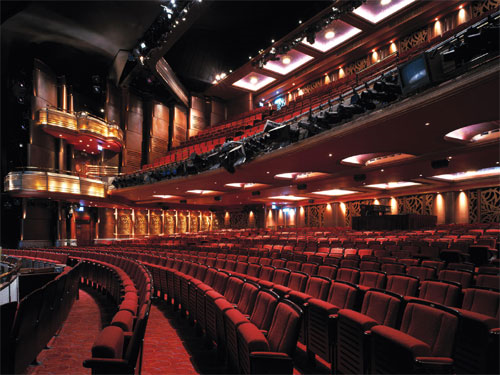 Prince Of Wales Theatre Street View Seating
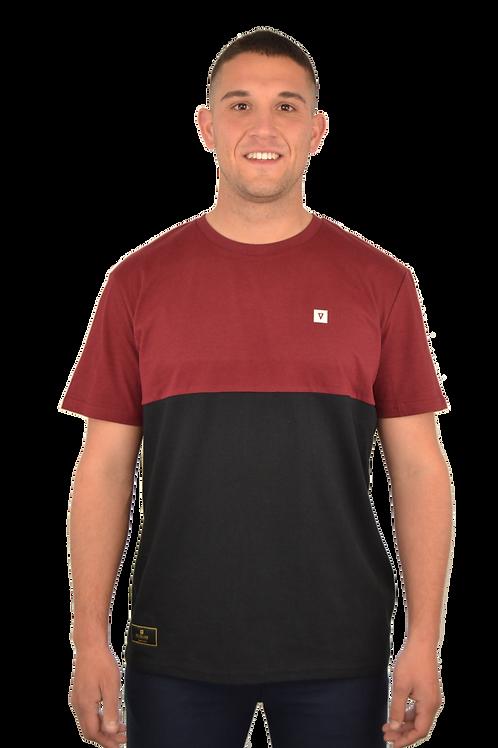 Camiseta CUSTOM · Garnet & Black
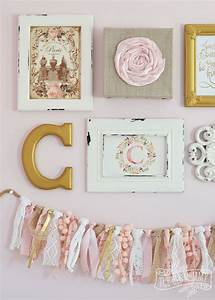 Get gold wall decor ideas on without signing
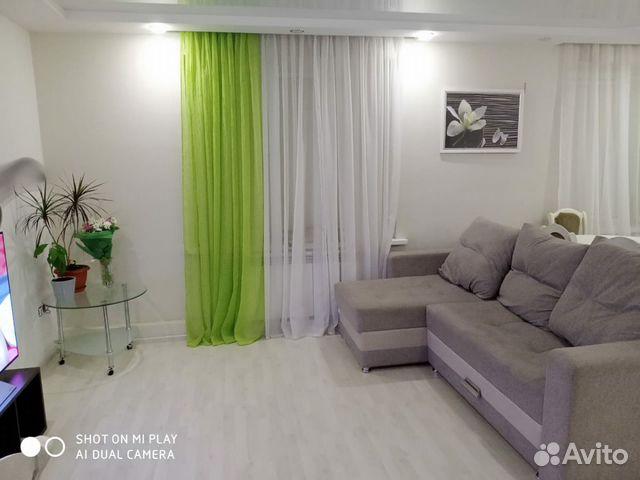 3-к квартира, 74 м², 1/3 эт. 89176306391 купить 3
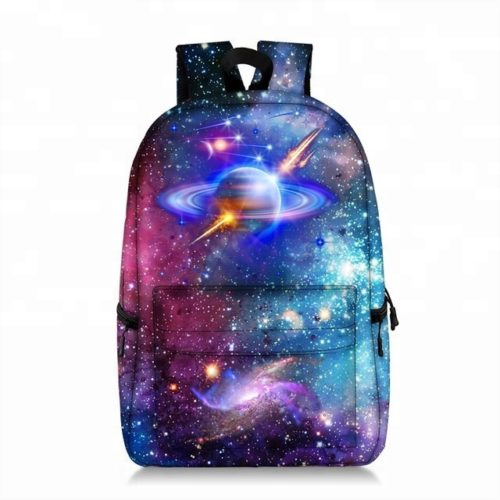 Cool-Universe-Star-Backpack-Teenager-Boys-Girls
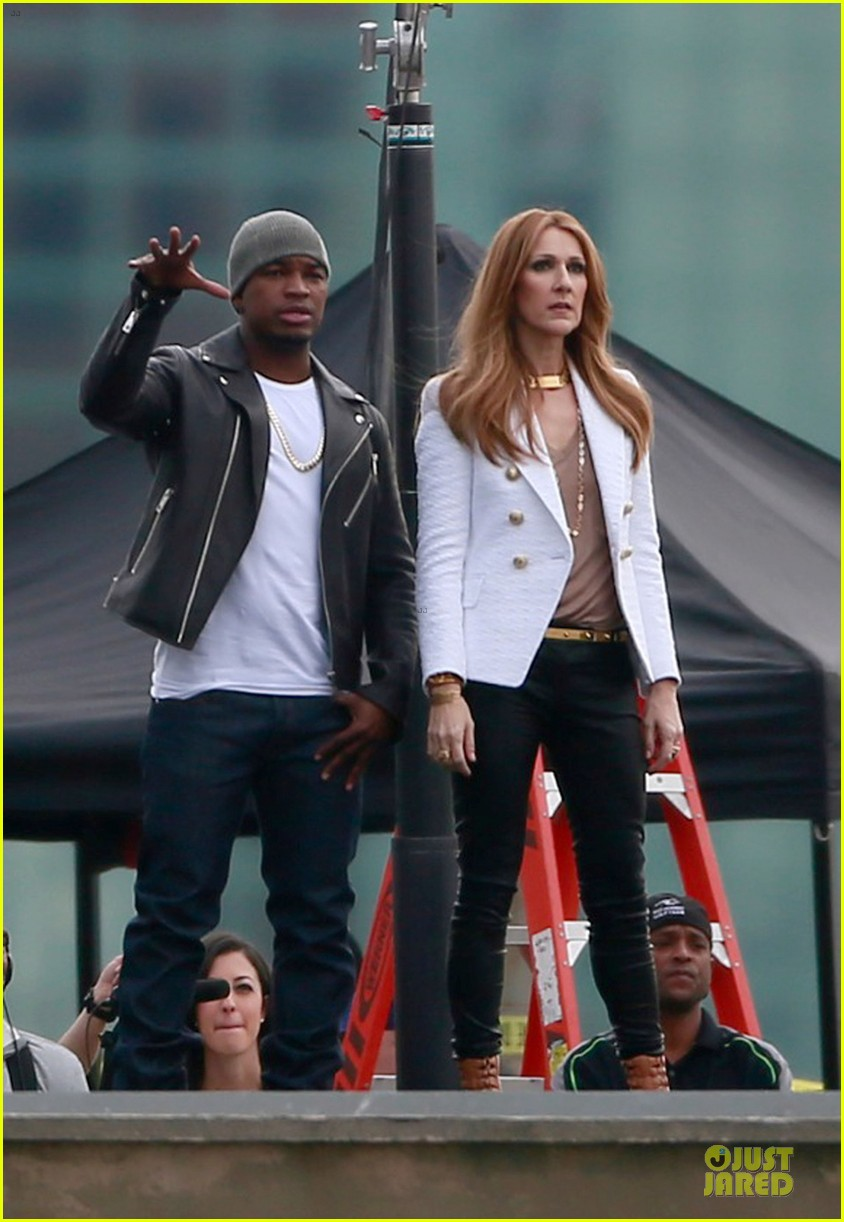 celine dion ne yo incredible music video shoot 04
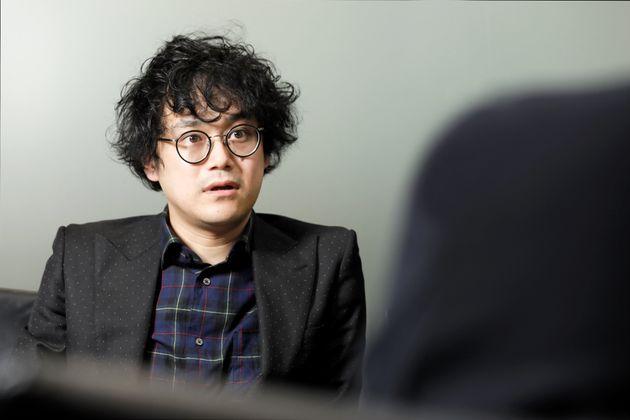 石戸 諭(いしど さとる) 記者、ノンフィクションライター。2006年に毎日新聞社入社。岡山支局、大阪社会部、東京デジタル報道センターで勤務。2015年末で退職し、2016年1月よりインターネットメディアBuzzFeed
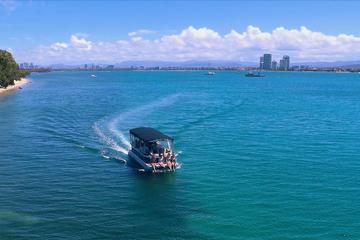 Stradbroke Island Cruise from the Gold Coast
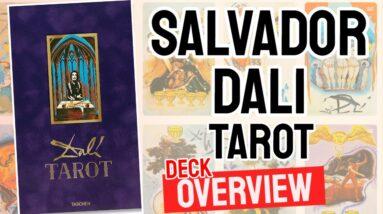 Salvador Dali Tarot Deck Overview - All Tarot Cards List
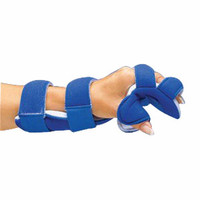 AirSoft Resting Hand Splint,Medium,Left, Each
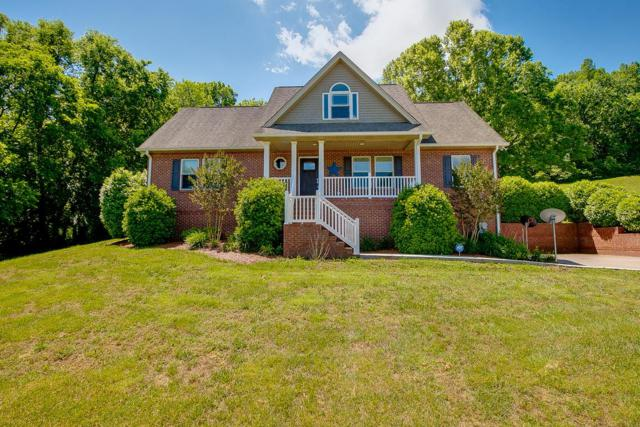 111 Agee Branch Ln, Hickman, TN 38567 (MLS #RTC2043080) :: EXIT Realty Bob Lamb & Associates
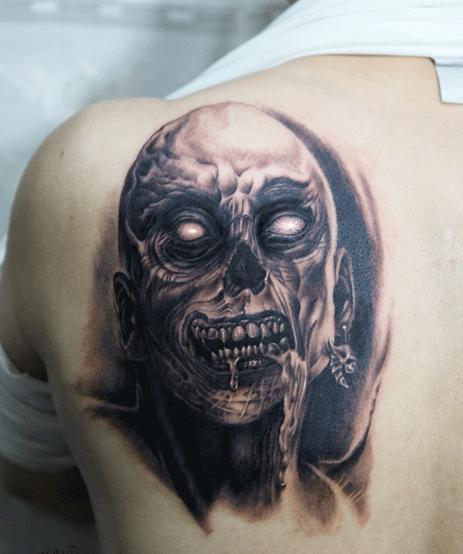 Zombie Hardcore 62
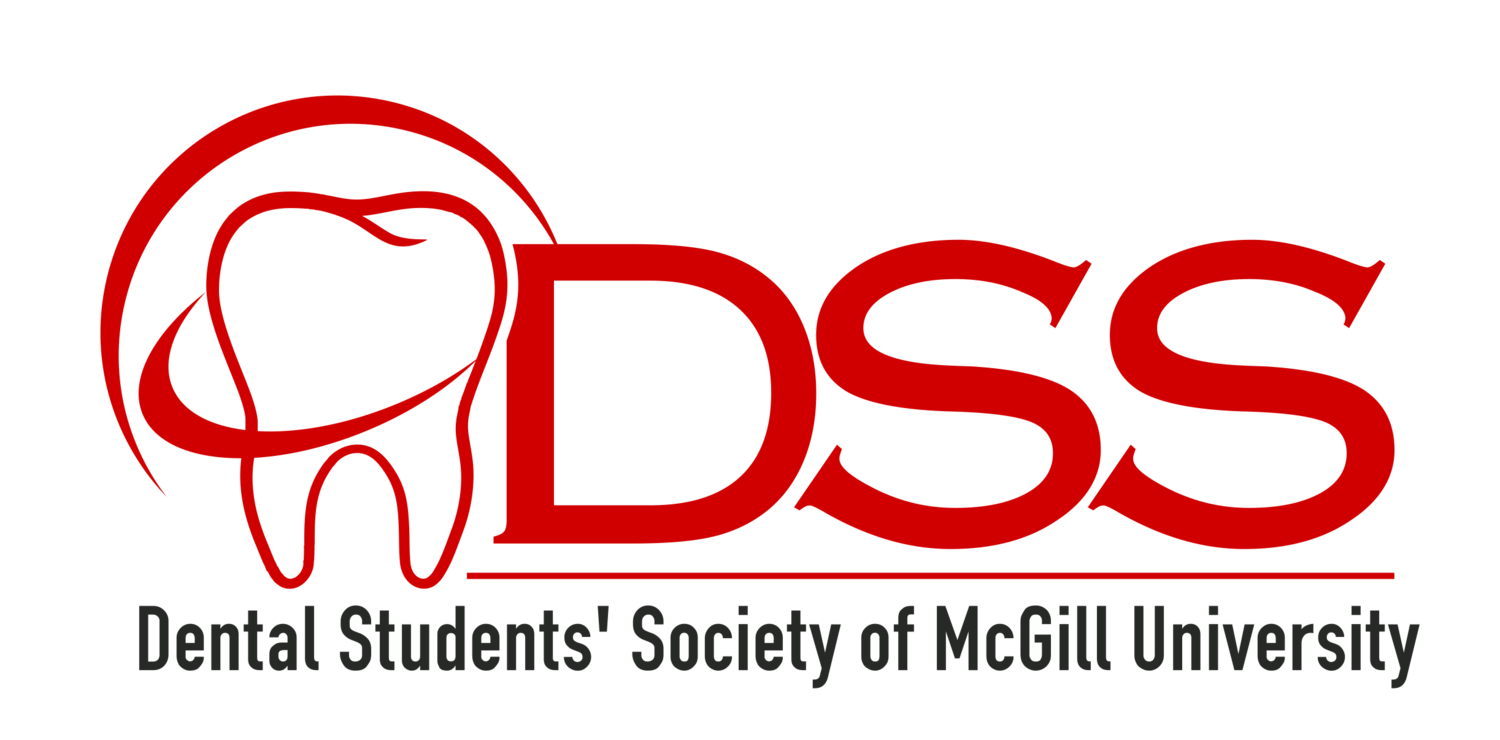 Dental Students' Society of McGill University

::::::

§ Task details
Type out all of the records exactly, leaving out any picture.

§ Solution
 Prince Of Wales Theatre Street View Seating
 Camiseta CUSTOM · Garnet & Black
 Get gold wall decor ideas on without signing
 3-к квартира, 74 м², 1/3 эт. 89176306391 купить 3
 Cool-Universe-Star-Backpack-Teenager-Boys-Girls
 celine dion ne yo incredible music video shoot 04
 石戸 諭(いしど さとる) 記者、ノンフィクションライター。2006年に毎日新聞社入社。岡山支局、大阪社会部、東京デジタル報道センターで勤務。2015年末で退職し、2016年1月よりインターネットメディアBuzzFeed
 Stradbroke Island Cruise from the Gold Coast
 Salvador Dali Tarot Deck Overview - All Tarot Cards List
 AirSoft Resting Hand Splint,Medium,Left, Each
 111 Agee Branch Ln, Hickman, TN 38567 (MLS #RTC2043080) :: EXIT Realty Bob Lamb & Associates
 Zombie Hardcore 62
 Dental Students' Society of McGill University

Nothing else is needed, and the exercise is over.